**CHALLENGE**
Convert the listing into a Markdown table with a Row column numbering each row and a Line column holding the line, skipping blank lines. Begin at the line that has "As shown here" and stop after the last line of the listing.

**TASK INPUTS**
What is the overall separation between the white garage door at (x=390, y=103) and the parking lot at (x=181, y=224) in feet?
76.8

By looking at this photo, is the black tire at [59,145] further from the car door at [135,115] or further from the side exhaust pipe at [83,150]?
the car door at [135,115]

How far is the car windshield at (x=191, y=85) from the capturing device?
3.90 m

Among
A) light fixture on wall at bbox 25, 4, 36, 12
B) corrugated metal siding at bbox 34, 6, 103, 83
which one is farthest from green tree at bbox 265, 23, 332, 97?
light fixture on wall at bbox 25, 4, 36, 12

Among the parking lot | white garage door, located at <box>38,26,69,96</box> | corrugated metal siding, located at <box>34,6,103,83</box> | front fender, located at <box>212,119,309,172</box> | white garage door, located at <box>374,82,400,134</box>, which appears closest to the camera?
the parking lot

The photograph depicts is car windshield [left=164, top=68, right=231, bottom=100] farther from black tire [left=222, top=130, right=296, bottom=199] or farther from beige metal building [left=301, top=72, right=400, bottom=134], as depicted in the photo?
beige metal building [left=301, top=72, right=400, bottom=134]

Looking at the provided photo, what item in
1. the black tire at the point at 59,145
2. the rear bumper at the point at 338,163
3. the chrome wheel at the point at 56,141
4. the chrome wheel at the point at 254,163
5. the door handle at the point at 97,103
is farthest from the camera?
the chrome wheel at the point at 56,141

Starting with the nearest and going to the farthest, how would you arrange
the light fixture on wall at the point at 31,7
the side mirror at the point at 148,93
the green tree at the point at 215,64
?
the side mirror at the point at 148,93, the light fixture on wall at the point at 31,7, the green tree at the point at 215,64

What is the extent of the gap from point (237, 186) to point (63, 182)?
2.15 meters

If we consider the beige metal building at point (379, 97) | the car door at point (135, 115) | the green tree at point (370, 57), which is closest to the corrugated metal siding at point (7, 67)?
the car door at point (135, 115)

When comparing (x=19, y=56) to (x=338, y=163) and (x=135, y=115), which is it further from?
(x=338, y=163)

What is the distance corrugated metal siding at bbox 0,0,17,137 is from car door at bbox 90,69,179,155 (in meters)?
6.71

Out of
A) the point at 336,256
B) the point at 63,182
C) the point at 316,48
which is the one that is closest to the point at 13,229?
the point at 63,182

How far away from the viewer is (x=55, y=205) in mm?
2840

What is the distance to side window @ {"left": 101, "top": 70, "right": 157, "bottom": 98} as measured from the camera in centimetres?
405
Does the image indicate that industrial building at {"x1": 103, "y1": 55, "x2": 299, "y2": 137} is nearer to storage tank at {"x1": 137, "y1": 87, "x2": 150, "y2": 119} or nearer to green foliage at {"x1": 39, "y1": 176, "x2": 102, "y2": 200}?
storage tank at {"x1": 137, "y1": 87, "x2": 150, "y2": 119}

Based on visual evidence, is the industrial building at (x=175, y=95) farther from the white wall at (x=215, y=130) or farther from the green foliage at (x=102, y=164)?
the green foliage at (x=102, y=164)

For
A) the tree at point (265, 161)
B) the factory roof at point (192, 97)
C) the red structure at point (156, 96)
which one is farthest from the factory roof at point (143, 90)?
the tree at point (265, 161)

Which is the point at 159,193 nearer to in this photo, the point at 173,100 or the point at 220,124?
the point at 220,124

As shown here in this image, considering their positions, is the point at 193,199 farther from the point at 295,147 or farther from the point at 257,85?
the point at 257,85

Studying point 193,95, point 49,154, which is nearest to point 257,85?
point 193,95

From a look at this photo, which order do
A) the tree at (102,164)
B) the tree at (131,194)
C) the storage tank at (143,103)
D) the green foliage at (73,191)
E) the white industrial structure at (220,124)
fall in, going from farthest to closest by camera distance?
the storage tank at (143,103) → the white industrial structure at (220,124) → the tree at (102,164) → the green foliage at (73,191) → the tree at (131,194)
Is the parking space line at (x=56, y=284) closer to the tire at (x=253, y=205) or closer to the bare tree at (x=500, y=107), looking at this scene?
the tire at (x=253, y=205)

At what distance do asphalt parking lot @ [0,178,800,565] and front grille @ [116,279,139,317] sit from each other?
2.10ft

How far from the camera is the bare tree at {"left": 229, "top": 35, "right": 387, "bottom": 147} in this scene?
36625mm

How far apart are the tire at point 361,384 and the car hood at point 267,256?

**FINISHED EXERCISE**
| Row | Line |
|---|---|
| 1 | As shown here in this image, considering their positions, is the point at 193,199 farther from the point at 295,147 or farther from the point at 257,85? |
| 2 | the point at 257,85 |
| 3 | Studying point 193,95, point 49,154, which is nearest to point 257,85? |
| 4 | point 193,95 |
| 5 | From a look at this photo, which order do |
| 6 | A) the tree at (102,164) |
| 7 | B) the tree at (131,194) |
| 8 | C) the storage tank at (143,103) |
| 9 | D) the green foliage at (73,191) |
| 10 | E) the white industrial structure at (220,124) |
| 11 | fall in, going from farthest to closest by camera distance? |
| 12 | the storage tank at (143,103) → the white industrial structure at (220,124) → the tree at (102,164) → the green foliage at (73,191) → the tree at (131,194) |
| 13 | Is the parking space line at (x=56, y=284) closer to the tire at (x=253, y=205) or closer to the bare tree at (x=500, y=107), looking at this scene? |
| 14 | the tire at (x=253, y=205) |
| 15 | At what distance do asphalt parking lot @ [0,178,800,565] and front grille @ [116,279,139,317] sit from each other? |
| 16 | 2.10ft |
| 17 | How far from the camera is the bare tree at {"left": 229, "top": 35, "right": 387, "bottom": 147} in this scene? |
| 18 | 36625mm |
| 19 | How far apart are the tire at point 361,384 and the car hood at point 267,256? |